*EXERCISES*
a - Print the part of the Ireland coach tour feature that opens with the words containing "I am in Kate" and closes with "behind the scenes.", reproducing it word for word.
b - Please carry on the Ireland coach tour feature from its last sentence, keeping its voice and tense, and leave the data aside.

*SELECTED PASSAGE*

"""

Our senior features writer travels with a group of enthusiastic first-time visitors to Ireland

US couple Elizabeth Boehlefeld and Tyler Andre at Ross Castle in Killarney after getting engaged at the Cliffs of Moher while on a CIÉ coach tour. Photograph: Domnick Walsh/Eye Focus
US couple Elizabeth Boehlefeld and Tyler Andre at Ross Castle in Killarney after getting engaged at the Cliffs of Moher while on a CIÉ coach tour. Photograph: Domnick Walsh/Eye Focus

I am in Kate Kearney’s Cottage near Killarney, a place I have never been. There are two young women jumping over a brush, and talented men playing traditional music, and the place is jammed with tables of people having dinner. We are watching a show, an evening of traditional music and dancing, in a beautiful, scenic location. Outside, there are a number of tour buses, including one that was not meant to turn up until the next day, causing, I’m later told, commotion behind the scenes.

Marlene Sullivan, the guide for the eight-day ‘Irish Gold: CIÉ coach tour’ that I am following for a day and a night, has been working as a guide for “20 and a bit years”. She emphasises the “a bit”.

"""

*PROVIDED MATERIAL*
"""

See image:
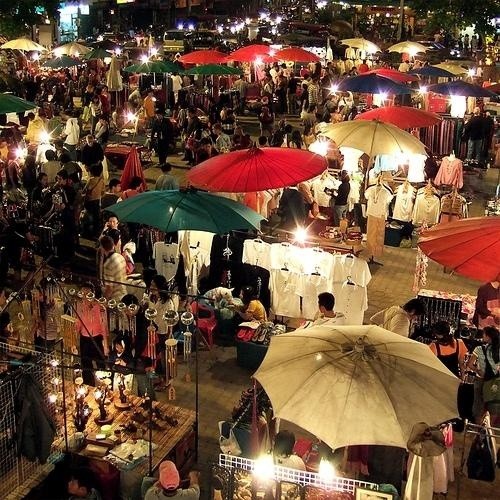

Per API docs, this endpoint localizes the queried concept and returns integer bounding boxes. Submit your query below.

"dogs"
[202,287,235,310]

"""
"""

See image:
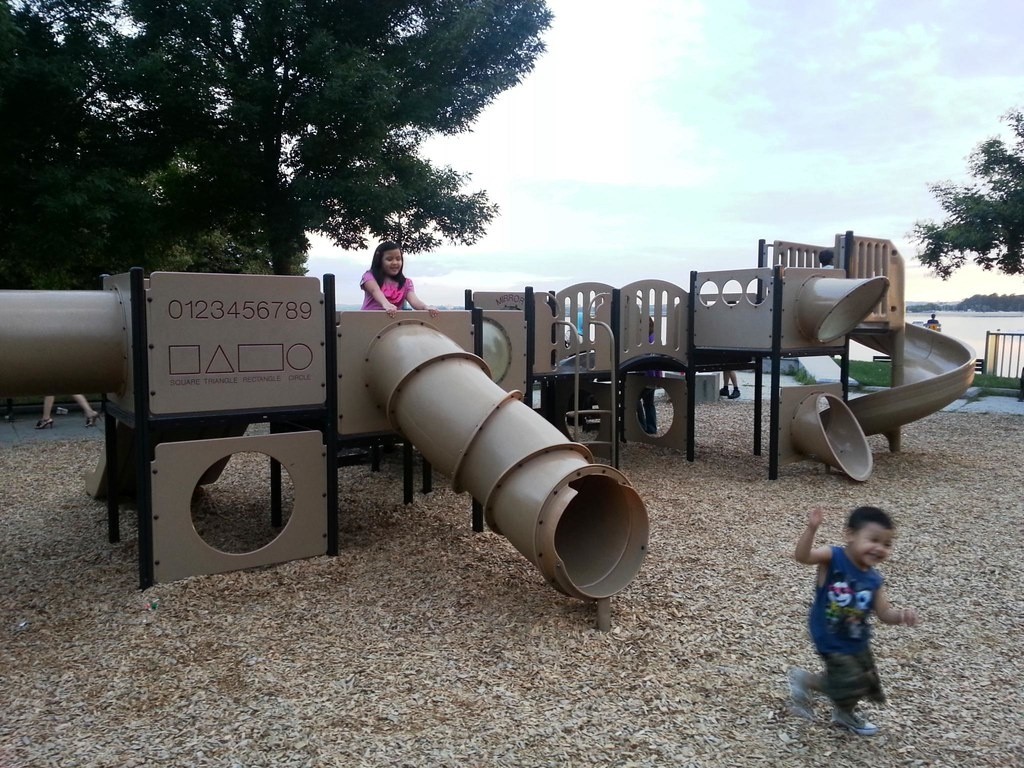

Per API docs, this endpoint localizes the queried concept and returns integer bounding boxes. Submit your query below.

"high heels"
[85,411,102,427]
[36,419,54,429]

"""
"""

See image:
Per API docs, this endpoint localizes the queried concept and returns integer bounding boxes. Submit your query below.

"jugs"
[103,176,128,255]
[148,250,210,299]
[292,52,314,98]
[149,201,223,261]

"""

*ANSWERS TO THE EXERCISES*
a -
I am in Kate Kearney’s Cottage near Killarney, a place I have never been. There are two young women jumping over a brush, and talented men playing traditional music, and the place is jammed with tables of people having dinner. We are watching a show, an evening of traditional music and dancing, in a beautiful, scenic location. Outside, there are a number of tour buses, including one that was not meant to turn up until the next day, causing, I’m later told, commotion behind the scenes.

b -
CIÉ bus driver Martin Dempsey and tour guide Marlene Sullivan. Photograph: Domnick Walsh/Eye Focus
CIÉ bus driver Martin Dempsey and tour guide Marlene Sullivan. Photograph: Domnick Walsh/Eye Focus

During the time I spend with the CIÉ group, Sullivan proves herself to be the kind of effortless, charming, knowledgeable guide you’d dream about having to show you around a country new to you. You can have read as many history books as possible but nothing compensates for warmth and humour, and Sullivan has all these qualities in abundance.

There are 42 people on this tour, some of whom joined from a trip around Scotland. The tour started in Dublin, and places visited include Galway, Connemara, the Cliffs of Moher, Killarney, Blarney Castle, Waterford and Kilkenny. This is day four. CIÉ Tours offer a number of different tours, and carried 31,000 visitors to Ireland in 2023.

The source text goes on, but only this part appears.